Teens are becoming more aware of the cost of higher education, and appear to be adjusting how they will move forward after high school, a recent study on teen financial literacy has found.
The fifth annual JA Teens and Personal Finance Survey, released by Junior Achievement and Citizens, found that 69% of teens say that rising education costs have impacted their plans to continue their education after high school, with 28% saying they will only consider in-state schools, and 22% planning to live at home and commute to college.
The technology needed to pursue higher education was a concern, according to the survey results.
Sixty-six percent of teens surveyed said they are concerned about the cost of technology needed to earn a four-year degree, with 52% worried about purchasing devices, and 28% worried about getting access to WiFi. Wakefield Research conducted the survey of 1,000 teens between the ages of 13 and 18 in February.
Jeremy Race, president and CEO of Junior Achievement Southwest New England, said the need for financial literacy – April is Financial Literacy Month – grows more and more every year.
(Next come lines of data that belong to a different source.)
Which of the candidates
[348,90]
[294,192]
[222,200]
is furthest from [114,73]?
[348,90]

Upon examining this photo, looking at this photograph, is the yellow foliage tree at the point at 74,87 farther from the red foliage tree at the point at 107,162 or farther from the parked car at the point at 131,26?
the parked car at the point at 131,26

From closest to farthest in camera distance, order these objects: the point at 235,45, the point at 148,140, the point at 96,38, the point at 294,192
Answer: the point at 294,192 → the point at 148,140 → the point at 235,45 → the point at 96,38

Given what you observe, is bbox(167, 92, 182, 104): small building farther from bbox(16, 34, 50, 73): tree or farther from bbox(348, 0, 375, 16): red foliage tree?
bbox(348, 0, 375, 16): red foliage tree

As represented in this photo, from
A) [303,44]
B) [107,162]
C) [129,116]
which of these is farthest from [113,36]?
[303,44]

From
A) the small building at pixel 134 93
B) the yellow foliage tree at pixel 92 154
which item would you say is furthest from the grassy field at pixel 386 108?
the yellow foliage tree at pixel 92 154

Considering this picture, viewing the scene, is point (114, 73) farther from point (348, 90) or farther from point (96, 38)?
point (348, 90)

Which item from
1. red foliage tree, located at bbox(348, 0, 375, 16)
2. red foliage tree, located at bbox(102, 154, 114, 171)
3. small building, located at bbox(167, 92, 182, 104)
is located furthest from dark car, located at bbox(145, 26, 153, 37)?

The program has three pillars – financial literacy, work readiness and entrepreneurship – and is mostly delivered in school classrooms by volunteers from all types of career paths.
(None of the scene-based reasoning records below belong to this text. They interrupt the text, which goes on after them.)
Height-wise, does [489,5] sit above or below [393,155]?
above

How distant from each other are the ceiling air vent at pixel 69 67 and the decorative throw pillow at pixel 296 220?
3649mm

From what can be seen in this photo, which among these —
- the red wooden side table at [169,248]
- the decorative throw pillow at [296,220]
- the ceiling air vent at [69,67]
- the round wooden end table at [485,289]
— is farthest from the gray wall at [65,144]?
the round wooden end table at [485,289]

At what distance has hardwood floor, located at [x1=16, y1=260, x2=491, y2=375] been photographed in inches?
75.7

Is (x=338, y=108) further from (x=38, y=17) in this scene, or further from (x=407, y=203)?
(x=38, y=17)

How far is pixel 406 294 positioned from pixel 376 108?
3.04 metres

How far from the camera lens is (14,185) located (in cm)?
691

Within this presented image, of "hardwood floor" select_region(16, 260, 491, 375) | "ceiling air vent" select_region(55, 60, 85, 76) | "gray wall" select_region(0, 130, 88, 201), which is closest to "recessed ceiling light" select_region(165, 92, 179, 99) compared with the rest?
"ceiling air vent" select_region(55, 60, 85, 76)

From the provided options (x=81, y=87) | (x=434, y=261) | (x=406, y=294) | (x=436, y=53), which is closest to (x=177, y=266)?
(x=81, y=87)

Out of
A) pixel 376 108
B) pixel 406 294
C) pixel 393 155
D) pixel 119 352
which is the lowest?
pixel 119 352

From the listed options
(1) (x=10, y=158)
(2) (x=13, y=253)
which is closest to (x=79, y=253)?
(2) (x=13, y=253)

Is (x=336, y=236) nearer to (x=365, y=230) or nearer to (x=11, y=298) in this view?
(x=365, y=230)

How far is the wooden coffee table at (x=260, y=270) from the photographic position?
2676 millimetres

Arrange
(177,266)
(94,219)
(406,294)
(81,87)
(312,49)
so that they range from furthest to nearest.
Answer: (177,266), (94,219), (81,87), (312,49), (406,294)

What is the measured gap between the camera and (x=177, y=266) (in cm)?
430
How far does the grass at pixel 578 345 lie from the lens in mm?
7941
“We are very lucky to have such strong relationships with so many school systems in Connecticut,” Race said.
Before the COVID-19 pandemic, Race said JA reached 50,000 students through its various programs. Last school year, the program virtually served 16,000 but coordinators hope to reach between 20,000 and 25,000 students this year.
“That’s pretty remarkable considering we’ve had a very challenging couple of years,” Race said.
Like many programs, JA had to pivot in response to the pandemic.
“In other ways, we stayed supportive. For the first six months (of the pandemic), we didn’t run any programs, but we made a pledge,” Race said. “We purchased with our own dollars COVID supplies, PPE supplies, and donated them to dozens and dozens of schools in Connecticut.”
He said that now more schools are welcoming back the program in-person, and it couldn’t come at a better time.
“At the end of the day, even though things have been challenging for the past two years, I think the study found that people need financial education now more than ever,” Race said. “The need for what JA brings has not changed. If anything, it has gotten stronger.”
JA started in Connecticut a program called JA Steps to Success – the only JA area in the country to offer it – a financial literacy program for students all over the state, with students attending the virtual program from all over the state, both urban and suburban areas, from the comfort of their homes, Race said.
When talking about the different programs JA has and is still coming up with, Race said he recalls one sentence he heard during a speech about finance education and financial literacy.
“Why do we look at that differently than teaching kids to drive a car,” Race said. “We send out students who graduated from high school and college to the real world without a basic foundation for financial knowledge.”